++++ Extrait source

Une approche historique de la vie politique de l’époque fait ressortir le caractère nouveau et quelque peu insolite de ce discours qui a étonné et surpris plus d’un observateur de la scène politique burkinabé.
Deux ans après cet appel, la cohabitation entre différentes sensibilités politiques était scellée par la première session de la Coordination du Front Populaire.

On aurait pu penser qu’après les multiples tentatives de démocratisation de la vie politique nationale et surtout l’échec du C.N.R. (Conseil National de la Révolution) pour unir la gauche burkinabé, la direction politique du mouvement de rectification au lendemain du 15 octobre 1987 allait choisir le chemin de la facilité ; celui généralement emprunté par la plupart des régimes africains, c’est-à-dire, la création bureaucratique d’un parti unique rapidement baptisé de « creuset national », l’embrigadement des populations pour jouer les figurants dans le cadre d’une politique marquée par la répression et l’inquisition.
Ce chemin a quelque peu été évité dès le départ. Le président Blaise COMPAORE a en effet annoncé dans son premier discours l’avènement d’une véritable démocratie. Combien étaient-ils les burkinabé à ce moment à croire en une telle mutation ? Très peu en vérité.

A l’image du train de la révolution dont a parlé le commandant Arsène Yé BONGNESSAN devenu par la suite Président de l’Assemblée, Ministre d’Etat, Ministre de l’Agriculture et aujourd’hui deputé, le chemin fut long, exaltant pour beaucoup de camarades, périlleux pour d’autres (assassinats et multiples disparitions).Pour en arriver à l’admission de la CNPP (Convention Nationale des Patriotes Progressistes) du GDP (Groupe des Démocrates et Patriotes) et de l’UDPB (Union des Démocrates et Patriotes du Burkina) il a fallu éviter bien des écueils, « contraindre » certains à jouer le jeu, d’autres à plus de modération, tant le « libertinage idéologique » existe dans la classe politique burkinabé. De véritables négociations jalonnent cette phase considérée comme étant l’approfondissement de la Révolution.

++++++++
++++ Données de l'exercice

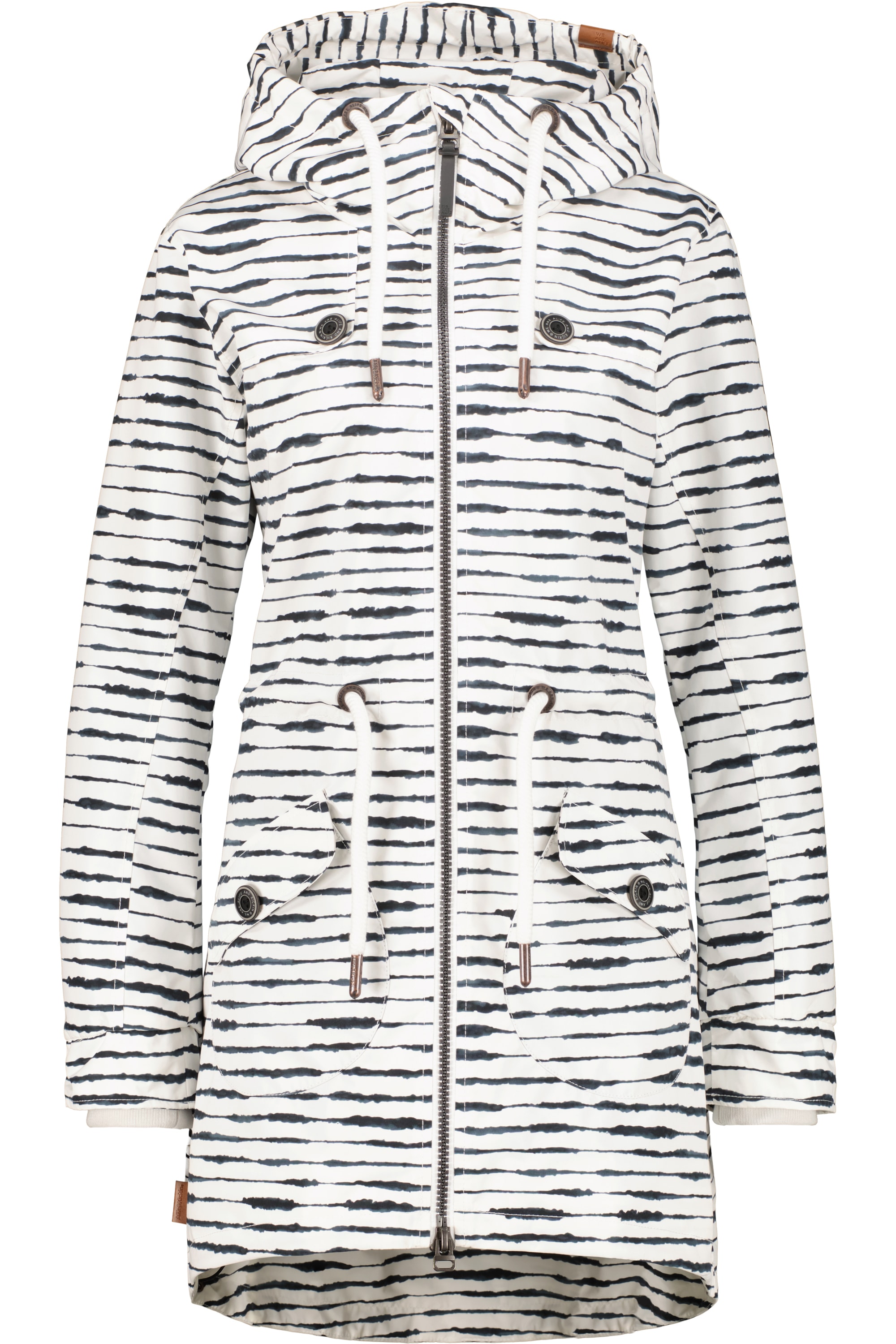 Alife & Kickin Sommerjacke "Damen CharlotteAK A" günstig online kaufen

++++++++
++++ Données de l'exercice

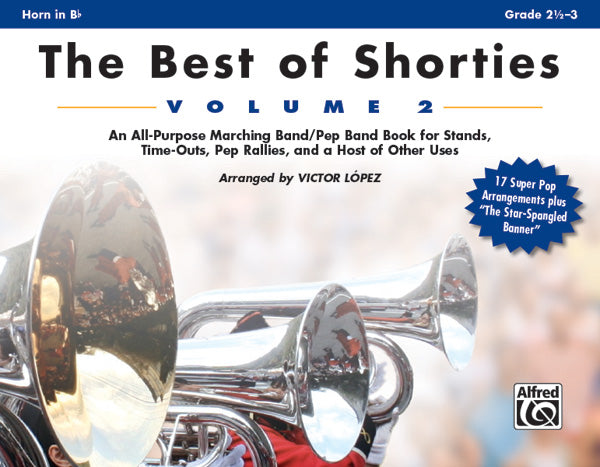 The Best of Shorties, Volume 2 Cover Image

++++++++
++++ Données de l'exercice

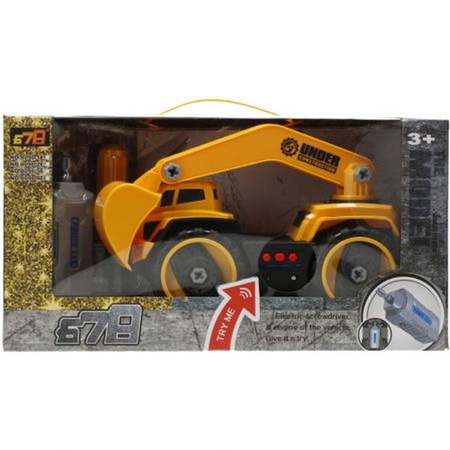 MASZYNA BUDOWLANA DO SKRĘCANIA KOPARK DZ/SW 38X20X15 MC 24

++++++++

Consigne A -
Reproduisez à l'identique le passage de l'extrait sur la vie politique burkinabé qui s'ouvre sur les mots contenant « Ce chemin a » et se termine par « peu en vérité. ».
Consigne B -
Condensez sous forme de liste le paragraphe de l'extrait sur la vie politique burkinabé qui commence par « A l'image du train de la révolution », en conservant ses faits principaux.

Résultat A -
Ce chemin a quelque peu été évité dès le départ. Le président Blaise COMPAORE a en effet annoncé dans son premier discours l’avènement d’une véritable démocratie. Combien étaient-ils les burkinabé à ce moment à croire en une telle mutation ? Très peu en vérité.

Résultat B -
- Le chemin a été long, exaltant pour beaucoup de camarades et périlleux pour d'autres (assassinats et multiples disparitions). L'extrait le compare au train de la révolution évoqué par le commandant Arsène Yé BONGNESSAN. Celui-ci est devenu ensuite Président de l'Assemblée, Ministre d'État et Ministre de l'Agriculture, et il est aujourd'hui député.
- L'admission de la CNPP (Convention Nationale des Patriotes Progressistes), du GDP (Groupe des Démocrates et Patriotes) et de l'UDPB (Union des Démocrates et Patriotes du Burkina) a exigé d'éviter bien des écueils. Il a fallu « contraindre » certains à jouer le jeu et d'autres à plus de modération, en raison du « libertinage idéologique » de la classe politique burkinabé.
- De véritables négociations jalonnent cette phase, considérée comme l'approfondissement de la Révolution.